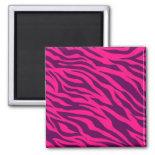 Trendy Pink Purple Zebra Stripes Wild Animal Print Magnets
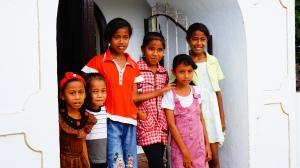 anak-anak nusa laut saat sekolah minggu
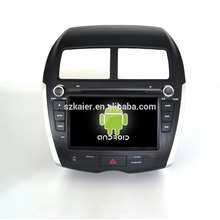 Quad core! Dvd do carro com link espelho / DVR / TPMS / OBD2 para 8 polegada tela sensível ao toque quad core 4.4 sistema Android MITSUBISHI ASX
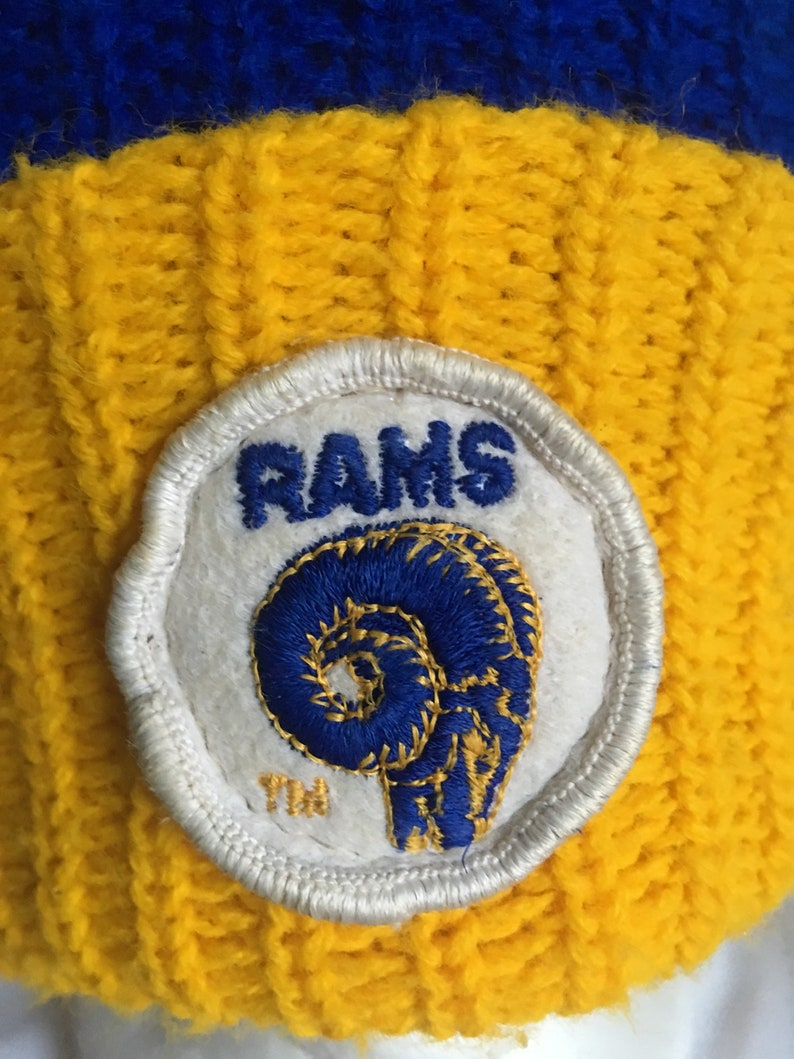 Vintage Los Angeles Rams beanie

* * *

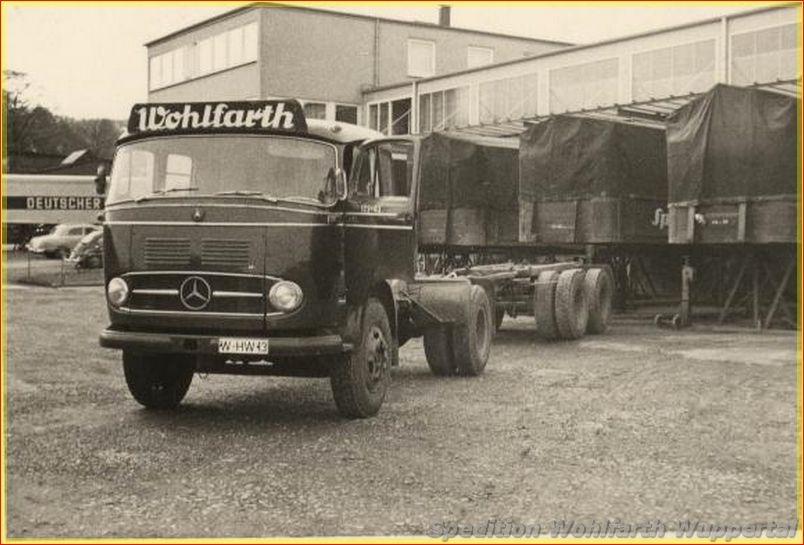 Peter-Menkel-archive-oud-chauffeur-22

--

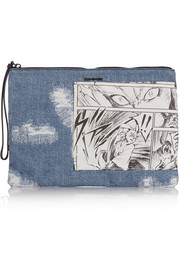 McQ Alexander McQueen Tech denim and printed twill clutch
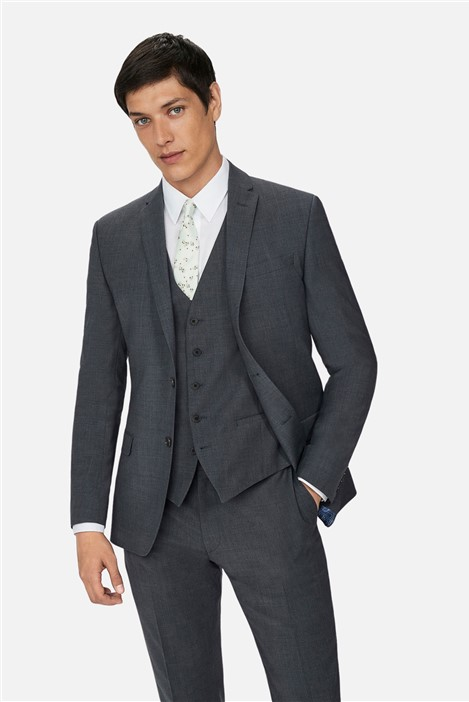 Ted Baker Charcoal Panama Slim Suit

- Your task:
Look above for the line containing "Quad core! Dvd", then write out every line from there down to the line containing "Vintage Los Angeles Rams beanie", that line included, with no pictures.

- Problem solution:
 Quad core! Dvd do carro com link espelho / DVR / TPMS / OBD2 para 8 polegada tela sensível ao toque quad core 4.4 sistema Android MITSUBISHI ASX
 Vintage Los Angeles Rams beanie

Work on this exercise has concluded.